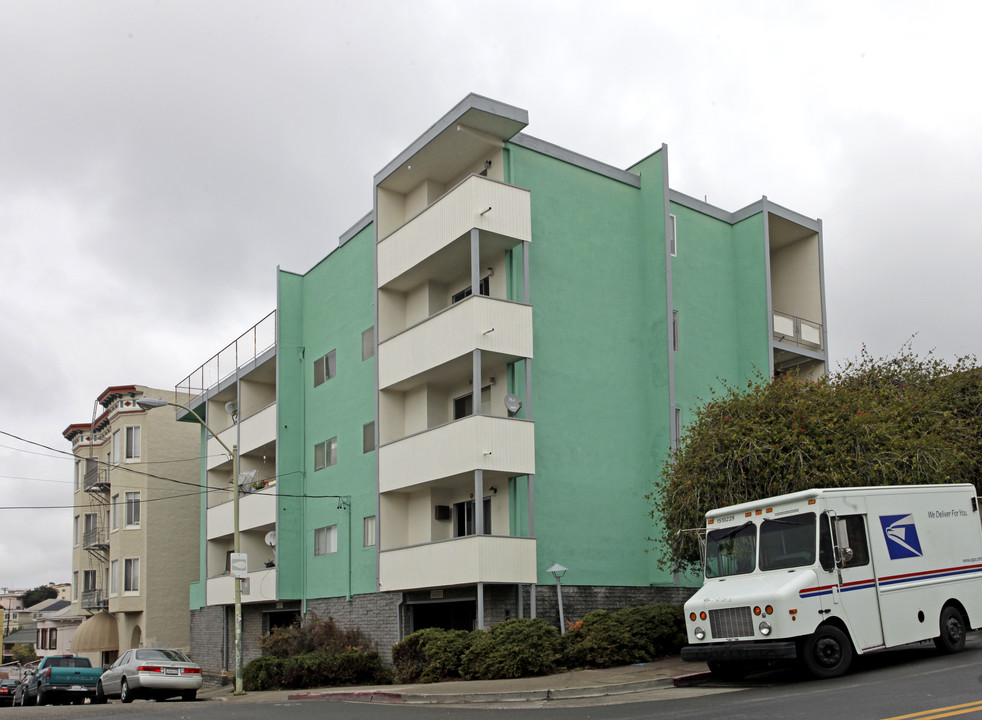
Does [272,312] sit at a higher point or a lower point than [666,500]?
higher

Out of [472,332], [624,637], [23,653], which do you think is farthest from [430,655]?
[23,653]

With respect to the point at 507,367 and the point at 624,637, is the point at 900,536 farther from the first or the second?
the point at 507,367

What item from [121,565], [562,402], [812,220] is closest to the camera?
[562,402]

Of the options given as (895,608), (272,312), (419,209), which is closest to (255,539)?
(272,312)

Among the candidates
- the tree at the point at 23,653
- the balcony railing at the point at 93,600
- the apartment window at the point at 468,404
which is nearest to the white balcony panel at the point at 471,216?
the apartment window at the point at 468,404

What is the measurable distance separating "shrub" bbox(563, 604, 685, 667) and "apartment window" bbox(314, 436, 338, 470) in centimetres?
1218

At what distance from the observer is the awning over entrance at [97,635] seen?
158ft

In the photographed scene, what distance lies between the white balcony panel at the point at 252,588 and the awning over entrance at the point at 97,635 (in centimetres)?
1288

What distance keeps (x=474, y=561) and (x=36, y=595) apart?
15625 centimetres

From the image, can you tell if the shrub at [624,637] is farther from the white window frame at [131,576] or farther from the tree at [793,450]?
the white window frame at [131,576]

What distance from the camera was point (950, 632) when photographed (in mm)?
16391

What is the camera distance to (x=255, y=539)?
37719 millimetres

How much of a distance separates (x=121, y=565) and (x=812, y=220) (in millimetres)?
34766

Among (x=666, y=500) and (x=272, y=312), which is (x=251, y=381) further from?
(x=666, y=500)
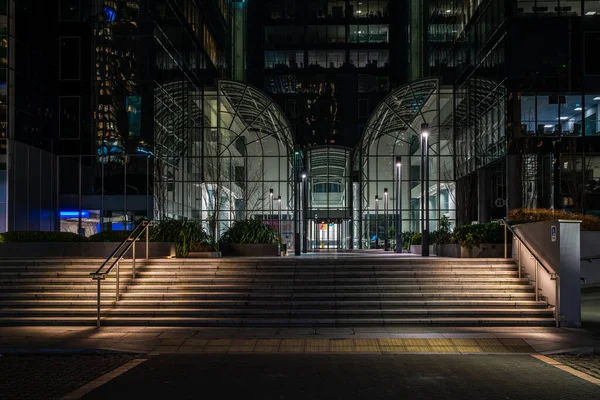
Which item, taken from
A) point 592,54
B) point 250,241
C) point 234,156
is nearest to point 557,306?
point 250,241

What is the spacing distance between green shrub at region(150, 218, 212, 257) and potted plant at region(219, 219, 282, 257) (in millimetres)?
1760

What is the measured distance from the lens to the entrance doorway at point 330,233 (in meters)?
50.2

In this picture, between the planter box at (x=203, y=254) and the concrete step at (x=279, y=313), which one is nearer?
the concrete step at (x=279, y=313)

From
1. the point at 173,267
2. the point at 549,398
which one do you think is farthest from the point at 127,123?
the point at 549,398

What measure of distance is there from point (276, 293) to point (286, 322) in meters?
1.80

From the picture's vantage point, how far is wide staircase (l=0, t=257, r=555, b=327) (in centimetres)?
1470

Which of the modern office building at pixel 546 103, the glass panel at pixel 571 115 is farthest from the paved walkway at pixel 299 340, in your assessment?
the glass panel at pixel 571 115

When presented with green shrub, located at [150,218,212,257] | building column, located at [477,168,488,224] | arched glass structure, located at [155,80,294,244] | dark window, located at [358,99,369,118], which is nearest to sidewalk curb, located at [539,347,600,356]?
green shrub, located at [150,218,212,257]

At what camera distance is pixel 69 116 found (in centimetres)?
3681

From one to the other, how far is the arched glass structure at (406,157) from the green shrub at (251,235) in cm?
2239

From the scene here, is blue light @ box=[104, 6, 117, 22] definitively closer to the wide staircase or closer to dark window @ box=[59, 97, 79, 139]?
dark window @ box=[59, 97, 79, 139]

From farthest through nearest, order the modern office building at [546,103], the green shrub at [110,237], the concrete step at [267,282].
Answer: the modern office building at [546,103]
the green shrub at [110,237]
the concrete step at [267,282]

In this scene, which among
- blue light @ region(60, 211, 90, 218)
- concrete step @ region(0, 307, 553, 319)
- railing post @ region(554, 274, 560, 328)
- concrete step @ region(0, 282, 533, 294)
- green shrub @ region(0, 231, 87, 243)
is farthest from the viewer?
blue light @ region(60, 211, 90, 218)

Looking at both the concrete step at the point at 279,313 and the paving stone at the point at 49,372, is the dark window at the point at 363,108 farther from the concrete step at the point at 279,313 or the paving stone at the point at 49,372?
the paving stone at the point at 49,372
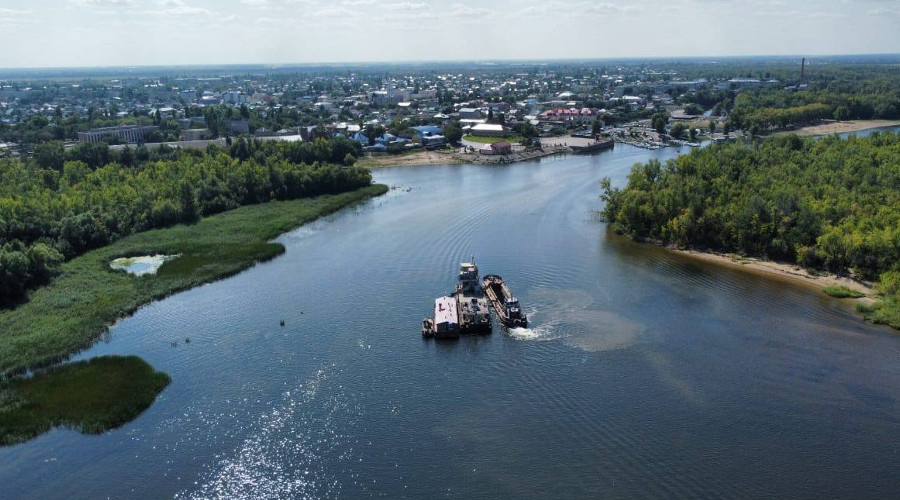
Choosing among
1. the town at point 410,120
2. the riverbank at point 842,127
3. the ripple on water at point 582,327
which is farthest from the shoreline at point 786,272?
the riverbank at point 842,127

========================================================================

Retype all of the entries exactly as written, leaving out any images.

Does [272,312] sit at a higher point or a lower point than [666,500]?
higher

Out of [472,332], [624,637], [23,653], which do you think is farthest from [430,655]?
[23,653]

With respect to the point at 507,367 and the point at 624,637, is the point at 900,536 farther from the first or the second?
the point at 507,367

What item from [121,565], [562,402], [812,220] is closest to the camera?
[562,402]

Of the options given as (895,608), (272,312), (419,209), which is closest to (255,539)?
(272,312)

Among the candidates
- the tree at the point at 23,653
- the balcony railing at the point at 93,600
- the apartment window at the point at 468,404
which is nearest to the white balcony panel at the point at 471,216?
the apartment window at the point at 468,404

What is the measurable distance separating "shrub" bbox(563, 604, 685, 667) and "apartment window" bbox(314, 436, 338, 470) in centimetres?
1218

At what distance from the observer is the awning over entrance at [97,635] seen?
158ft

In the photographed scene, what distance lies between the white balcony panel at the point at 252,588 and the awning over entrance at the point at 97,635 (in centimetres)?
1288

What distance keeps (x=474, y=561) and (x=36, y=595) apart?
15625 centimetres

From the image, can you tell if the shrub at [624,637] is farther from the white window frame at [131,576] or farther from the tree at [793,450]?
the white window frame at [131,576]

What distance from the camera was point (950, 632) when photographed (in mm)?
16391

What is the camera distance to (x=255, y=539)?
37719 millimetres

How much of a distance separates (x=121, y=565) and (x=812, y=220) (in millimetres)?
34766

Among (x=666, y=500) and (x=272, y=312), which is (x=251, y=381) further from?
(x=666, y=500)
Which item, taken from
A) point 592,54
B) point 250,241
C) point 234,156
is nearest to point 557,306?
point 250,241

What is the spacing distance between green shrub at region(150, 218, 212, 257) and potted plant at region(219, 219, 282, 257) (in millimetres)?
1760

What is the measured distance from the lens to the entrance doorway at point 330,233 (in meters)?
50.2

In this picture, between the planter box at (x=203, y=254) and the concrete step at (x=279, y=313), which one is nearer?
the concrete step at (x=279, y=313)

From
1. the point at 173,267
2. the point at 549,398
which one do you think is farthest from the point at 127,123?
the point at 549,398

What measure of distance is there from point (276, 293) to point (286, 322) in meters?
1.80

From the picture's vantage point, how far is wide staircase (l=0, t=257, r=555, b=327) (in centimetres)?
1470

Which of the modern office building at pixel 546 103, the glass panel at pixel 571 115 is farthest from the paved walkway at pixel 299 340, in your assessment?
the glass panel at pixel 571 115

When presented with green shrub, located at [150,218,212,257] | building column, located at [477,168,488,224] | arched glass structure, located at [155,80,294,244] | dark window, located at [358,99,369,118], which is nearest to sidewalk curb, located at [539,347,600,356]?
green shrub, located at [150,218,212,257]

At what camera distance is pixel 69 116 found (in centimetres)?
3681

From one to the other, how far is the arched glass structure at (406,157) from the green shrub at (251,235) in cm?
2239

From the scene here, is blue light @ box=[104, 6, 117, 22] definitively closer to the wide staircase or closer to dark window @ box=[59, 97, 79, 139]?
dark window @ box=[59, 97, 79, 139]

From farthest through nearest, order the modern office building at [546,103], the green shrub at [110,237], the concrete step at [267,282].
Answer: the modern office building at [546,103]
the green shrub at [110,237]
the concrete step at [267,282]

In this scene, which among
- blue light @ region(60, 211, 90, 218)
- concrete step @ region(0, 307, 553, 319)
- railing post @ region(554, 274, 560, 328)
- concrete step @ region(0, 282, 533, 294)
- green shrub @ region(0, 231, 87, 243)
is farthest from the viewer?
blue light @ region(60, 211, 90, 218)

Looking at both the concrete step at the point at 279,313 and the paving stone at the point at 49,372, is the dark window at the point at 363,108 farther from the concrete step at the point at 279,313 or the paving stone at the point at 49,372?
the paving stone at the point at 49,372
Choosing among
1. the town at point 410,120
2. the riverbank at point 842,127
3. the ripple on water at point 582,327
which is farthest from the shoreline at point 786,272?
the riverbank at point 842,127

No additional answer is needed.